A ce propos, il est de bon conseil de visiter quelques pages de l'histoire des révolutions et des soulèvements populaires afin de se rendre compte de la justesse d'un axiome irréfragable, que Nicolas Machiavel formule en ces termes : «La nature nous a créés avec la faculté de tout désirer et l'impuissance de tout obtenir». Le jusqu'au-boutisme des uns ou des autres, quelles qu'en soient les raisons, est de mauvais génie. Sur ce point précis, j'ai vraiment lieu de m'inquiéter. Et pour cause, le bateau Algérie tangue depuis des années ; la tempête actuelle, soulevée par une crise sans précédent, pourrait à tout moment le faire chavirer. Au premier chef, il appartient aux tenants du gouvernail de le sortir de la houle tourbillonnaire qui risque de le couler. Pour se prêter à un si délicat et laborieux exercice, le pouvoir, à moins qu'il soit atteint d'une grave cécité d'esprit ou qu'il ait une prédilection pour le déni de réalité, doit en premier lieu épouser notre époque, pour le meilleur et pour le pire, et intégrer dans son logiciel que le peuple algérien n'est plus ce qu'il était il y a quelques décennies. Alea jacta est ! A présent, le personnel gouvernant doit admettre que les anciennes pratiques ne s'accordent point avec l'air du temps. S'il ne réalise pas l'obsolescence des discours soporifiques - généralement faits d'apologies de la classe dirigeante et de réquisitoires contre les opposants et tous ceux qui s'autorisent le moindre ‘'pouvoir-bashing'' - où l'on débite à profusion et avec emphase, face à des applaudimètres acquis, flagorneries pour les premiers et fustigations pour le reste, c'est qu'il est vraiment à plaindre. Pourtant, si l'on se donnait la peine de les écouter sans a priori, des voix dissonantes peuvent être rassurantes et constructives par leur sincérité et la pertinence de leurs propos. Si le pouvoir s'imagine, ou continue à croire, que ses thuriféraires, bannis par le peuple, peuvent encore servir son image avec leurs bouffonneries, c'est qu'il n'a rien compris à ce qui se passe autour de lui, ou s'y refuse. Par ailleurs, il devrait s'inquiéter des gaucheries commises par des commis de l'Etat, notamment ministres et walis, qui ne passent plus, qui sont devenues indigestes. Des responsables qui regardent ou traitent la plèbe avec dédain, auquel incline la détention du pouvoir et sa proximité, sont à condamner au bannissement si l'on aspire vraiment à une ‘'nouvelle Algérie''.
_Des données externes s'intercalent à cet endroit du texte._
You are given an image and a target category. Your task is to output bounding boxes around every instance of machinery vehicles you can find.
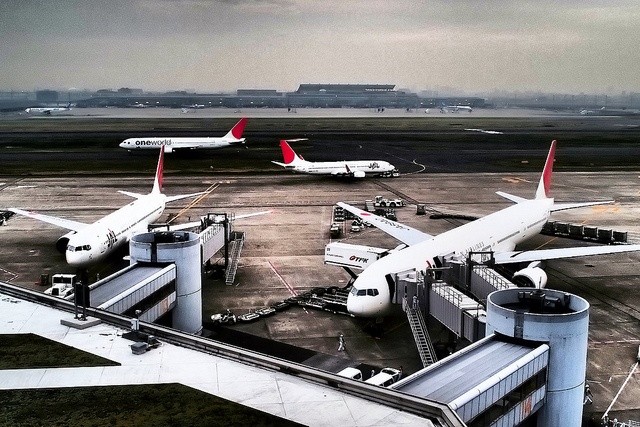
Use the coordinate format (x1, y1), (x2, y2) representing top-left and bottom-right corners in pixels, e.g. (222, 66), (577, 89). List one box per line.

Enfin, et c'est le plus important, il est utile de rappeler que les fondements de l'Etat, l'organisation de la société, le mode de gouvernance et l'économie sont fondamentalement politiques. Par conséquent, une réforme profonde ne peut réussir que dans un système politique qui s'y prête. En clair, la conduite d'un processus de changement, son succès ou son échec, sont subordonnés à la nature du système en question. Maintenir un système en décrépitude avancée, suranné, inapte et inadaptable au regard de la gravité de l'heure et des homériques défis à relever, est suicidaire. Il est temps que le régime secoue son indolence pour opérer des changements dans les paradigmes, voire d'en changer, réformer ses institutions et changer ses us. Et pour rattraper la foultitude de retards, il a intérêt à chausser ses bottes de mille lieues et se faire accompagner par le peuple, dont il doit surtout reconquérir la confiance. A bon entendeur, salut !

*Professeur - Ecole Nationale Supérieure de Technologie.